In Young’s experiment, monochromatic light through a single slit S is used to illuminate the two slits ${{S}_{1}}$and ${{S}_{2}}$. Interference fringes are obtained on a screen. The fringe width is found to be $w$. Now a thin sheet of mica (thickness $t$ and refractive index $\mu $) is placed near and in front of one of the two slits. Now the fringe width is found to be $w'$, then
(A) $w'={}^{w}/{}_{\mu }$
(B) $w'=w\mu $
(C) $w'=(\mu -1)tw$
(D) $w'=w$

Answer 1

Hint: Young’s experiment is a classical investigation into the nature of light, an investigation that provided the basic element in the development of the wave theory. In this experiment, Young identified the phenomenon called interference. Observing that when light from a single source is split into two beams, and the two beams are then recombined, the combined beam shows a pattern of light and dark fringes, Young concluded that the fringes result from the fact that when the beams recombine their peaks and troughs may not be in phase.

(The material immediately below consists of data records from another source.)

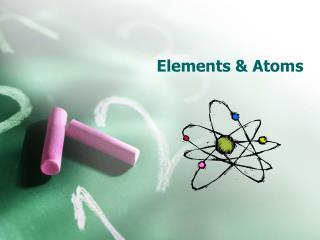 Elements & Atoms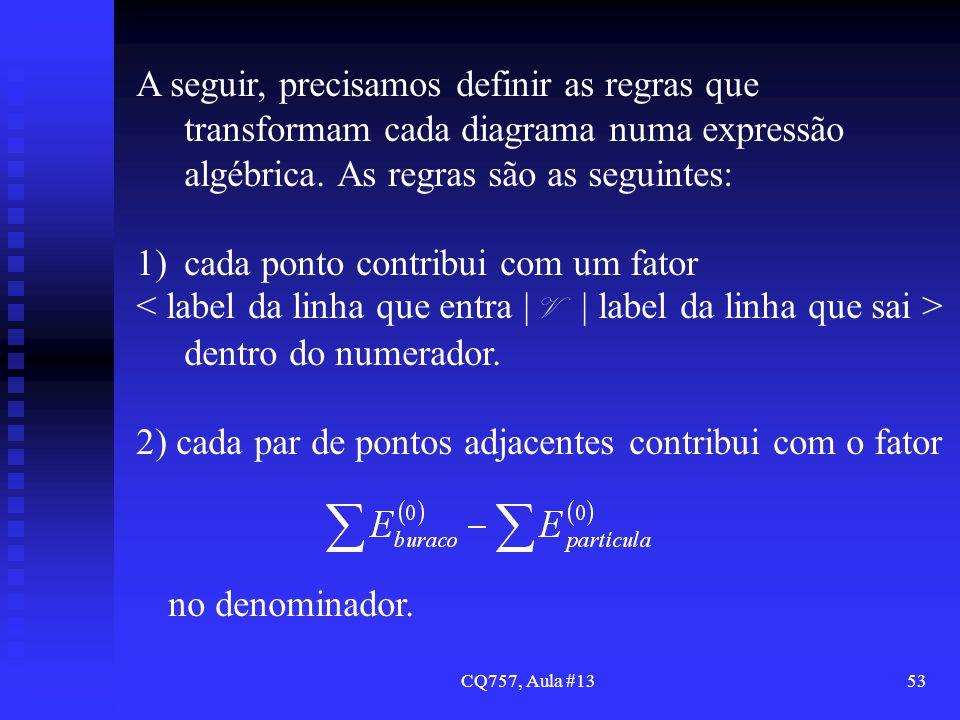 CQ757, Aula #1353 A seguir, precisamos definir as regras que transformam cada diagrama numa expressão algébrica. As regras são as seguintes: 1)cada po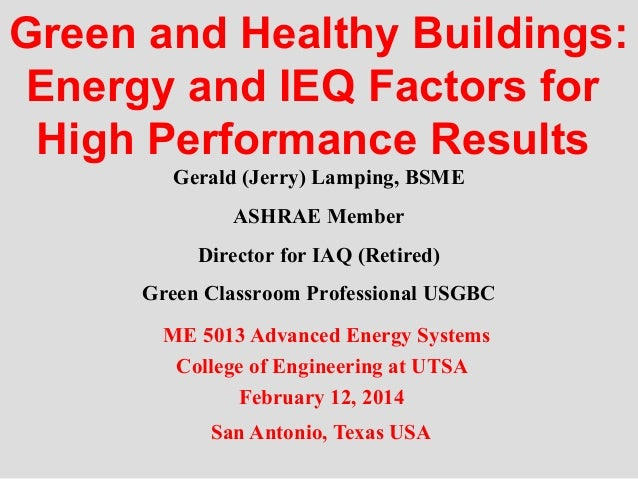 Green and Healthy Buildings: Energy and IEQ Factors for High Performance Results Gerald (Jerry) Lamping, BSME ASHRAE Membe...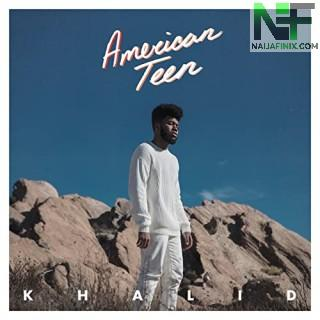 Download Music Mp3:- Khalid - Young Dumb & Broke
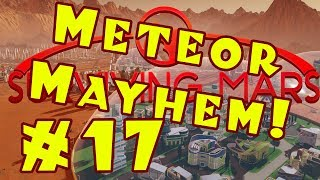 Surviving Mars: METEOR MAYHEM Let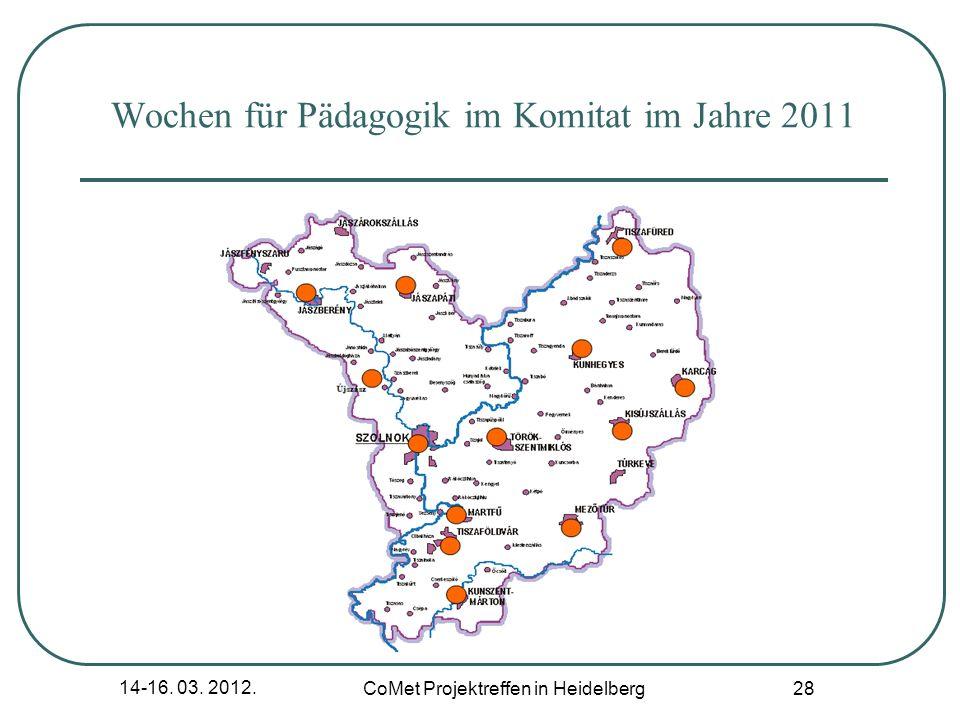 14-16. 03. 2012. CoMet Projektreffen in Heidelberg 28 Wochen für Pädagogik im Komitat im Jahre 2011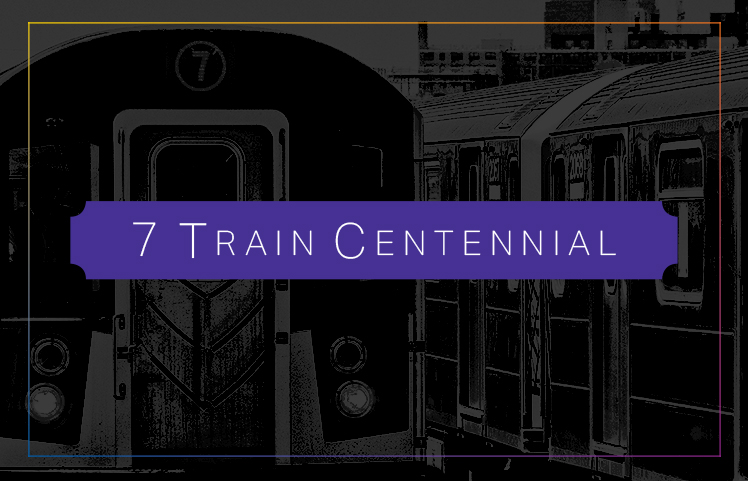 Access Queens and New York Transit Museum to Celebrate 7 Train Centennial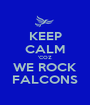 KEEP CALM 'COZ WE ROCK FALCONS - Personalised Poster A1 size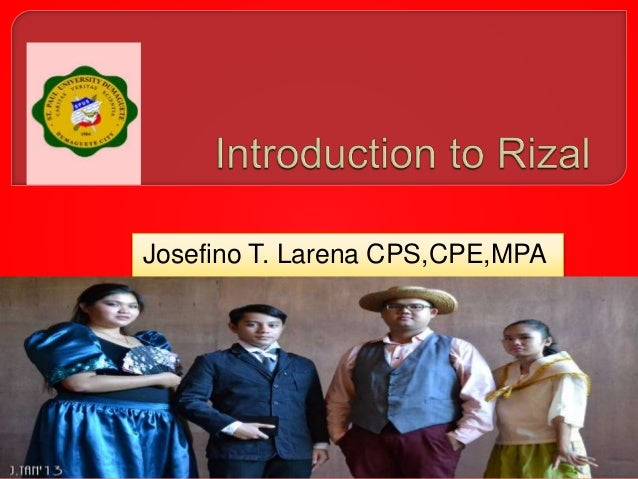 introduction to rizal course To be more critically aware of the patriotic objectives of rizal course as stipulated  in ra  to introduce students to the different political philosophies of rizal.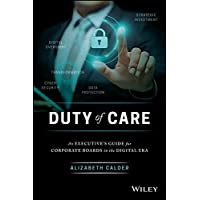 Duty of Care: An Executive Guide for Corporate Boards in the Digital Era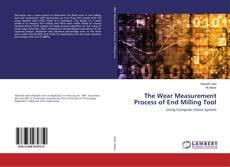 The Wear Measurement Process of End Milling Tool的封面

Complete step by step answer:
Given:
 Fringe width $=w$
 Thickness $=t$
 Refractive index $=\mu $
We know that the fringe of width can be defined as:
 $w=\dfrac{D\lambda }{d}\,\,\,\,.....(1)$
The distance between two consecutive bright or dark fringes is called the fringe width.
The distance of fringes when a thin sheet of mica is placed near and in front of one of the two slits is given by:
 ${{y}_{n}}=\dfrac{D}{d}(n\lambda +(\mu -1)t)\,\,\,\,.....(2)$
To calculate the width of fringe, we will use its formula which is given by:
 $w'={{y}_{n+1}}-{{y}_{n}}\,\,\,\,.....(3)$
Using equation (1) and (2), we get:
 $w'=\dfrac{D}{d}((n+1)\lambda +(\mu -1)t)-\dfrac{D}{d}(n\lambda +(\mu -1)t)$
By solving the above equation we get:
 $w'=\dfrac{D\lambda }{d}\,\,\,\,.....(4)$
From equation (1) and (2), we get:
 $w'=w$

Therefore, the fringe width remains the same. Hence option D. is correct.

Note: The interference pattern obtained in the double-slit experiment consists of alternate bright and dark fringes that are parallel to the slits. The fringe formed at the center of the fringe pattern is called the central bright fringe. To solve this kind of question, we should know about interference and young people's experiments.